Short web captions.
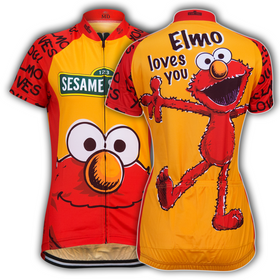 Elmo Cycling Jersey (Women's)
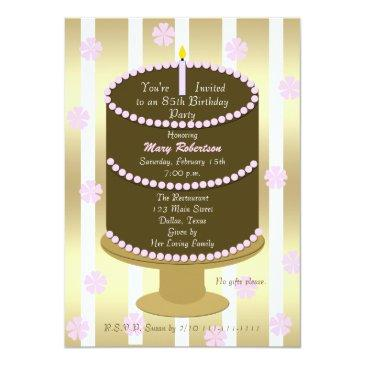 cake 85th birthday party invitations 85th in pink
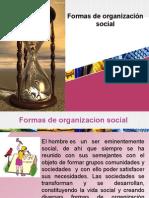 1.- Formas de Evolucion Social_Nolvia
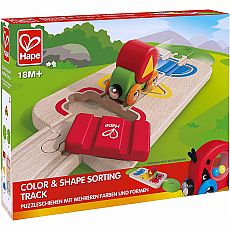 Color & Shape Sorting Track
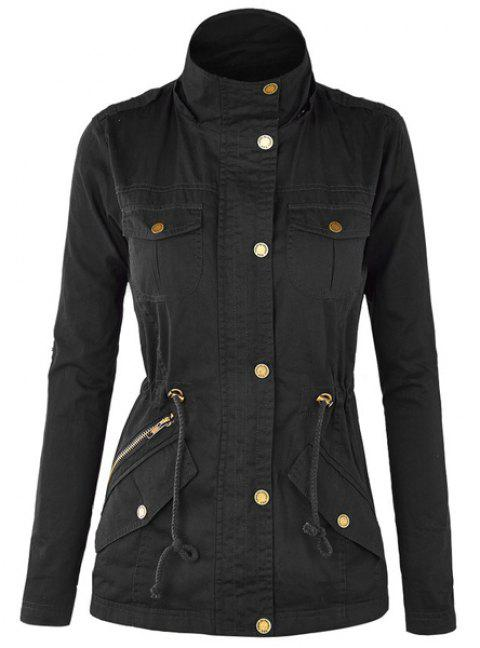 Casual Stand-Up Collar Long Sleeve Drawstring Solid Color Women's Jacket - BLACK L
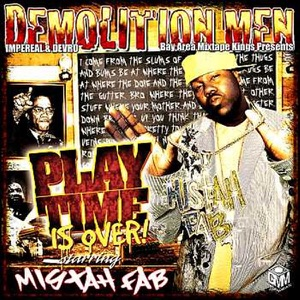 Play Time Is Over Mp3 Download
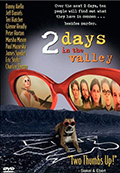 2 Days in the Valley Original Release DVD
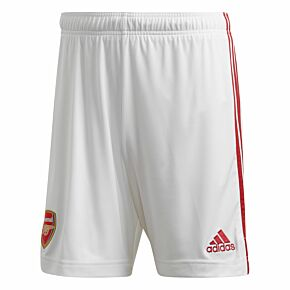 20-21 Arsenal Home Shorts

* * *

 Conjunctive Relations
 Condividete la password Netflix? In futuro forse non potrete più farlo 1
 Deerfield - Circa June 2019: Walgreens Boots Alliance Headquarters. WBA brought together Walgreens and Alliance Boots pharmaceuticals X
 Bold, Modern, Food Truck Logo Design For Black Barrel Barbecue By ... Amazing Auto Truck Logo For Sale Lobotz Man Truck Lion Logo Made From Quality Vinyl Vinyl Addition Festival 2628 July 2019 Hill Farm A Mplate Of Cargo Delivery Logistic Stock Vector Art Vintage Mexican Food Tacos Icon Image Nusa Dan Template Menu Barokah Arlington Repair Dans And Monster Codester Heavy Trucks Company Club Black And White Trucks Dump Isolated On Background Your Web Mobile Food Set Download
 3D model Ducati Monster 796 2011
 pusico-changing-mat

---

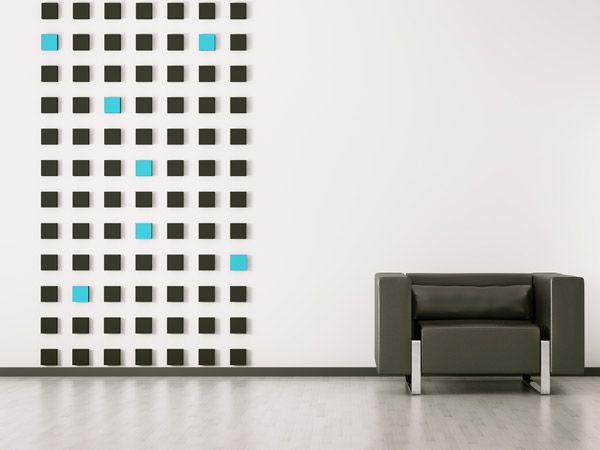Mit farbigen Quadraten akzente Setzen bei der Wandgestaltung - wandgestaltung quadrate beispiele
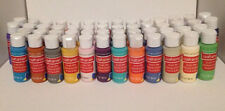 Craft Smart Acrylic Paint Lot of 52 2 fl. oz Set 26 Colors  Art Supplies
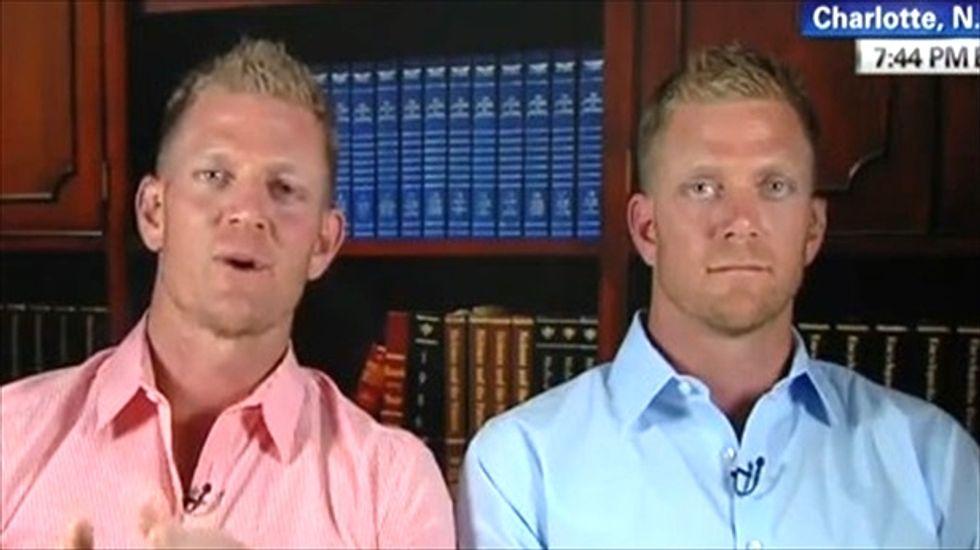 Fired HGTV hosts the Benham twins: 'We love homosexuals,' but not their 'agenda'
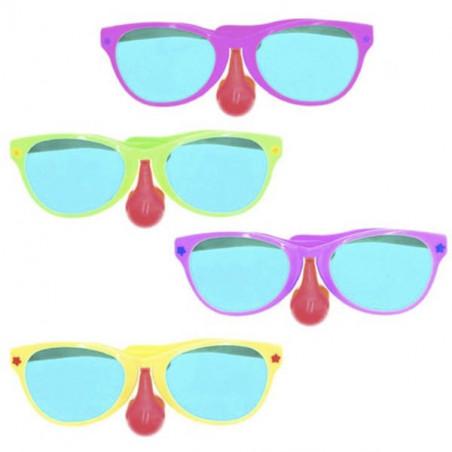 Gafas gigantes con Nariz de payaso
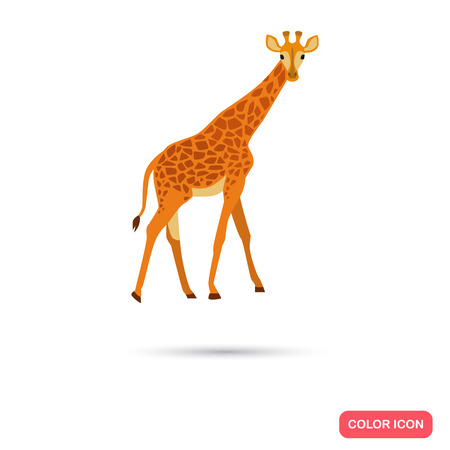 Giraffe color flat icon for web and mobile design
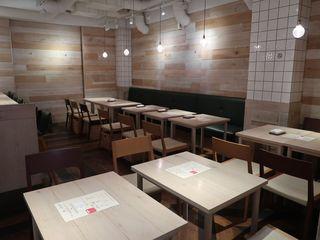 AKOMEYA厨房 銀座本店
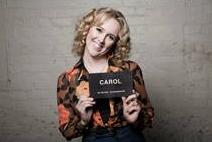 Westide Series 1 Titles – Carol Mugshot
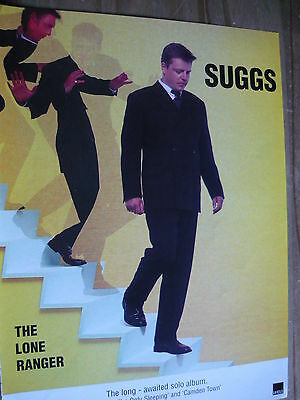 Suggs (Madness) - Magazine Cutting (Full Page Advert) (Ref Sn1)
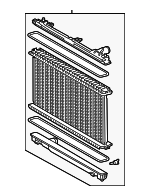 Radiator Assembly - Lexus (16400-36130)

Exercise aim. Among the lines above, the one with "Giraffe color flat" opens the part to repeat and the one with "Radiator Assembly - Lexus (16400-36130)" closes it; repeat only that part exactly, with no pictures.

Solved problem.
 Giraffe color flat icon for web and mobile design
 AKOMEYA厨房 銀座本店
 Westide Series 1 Titles – Carol Mugshot
 Suggs (Madness) - Magazine Cutting (Full Page Advert) (Ref Sn1)
 Radiator Assembly - Lexus (16400-36130)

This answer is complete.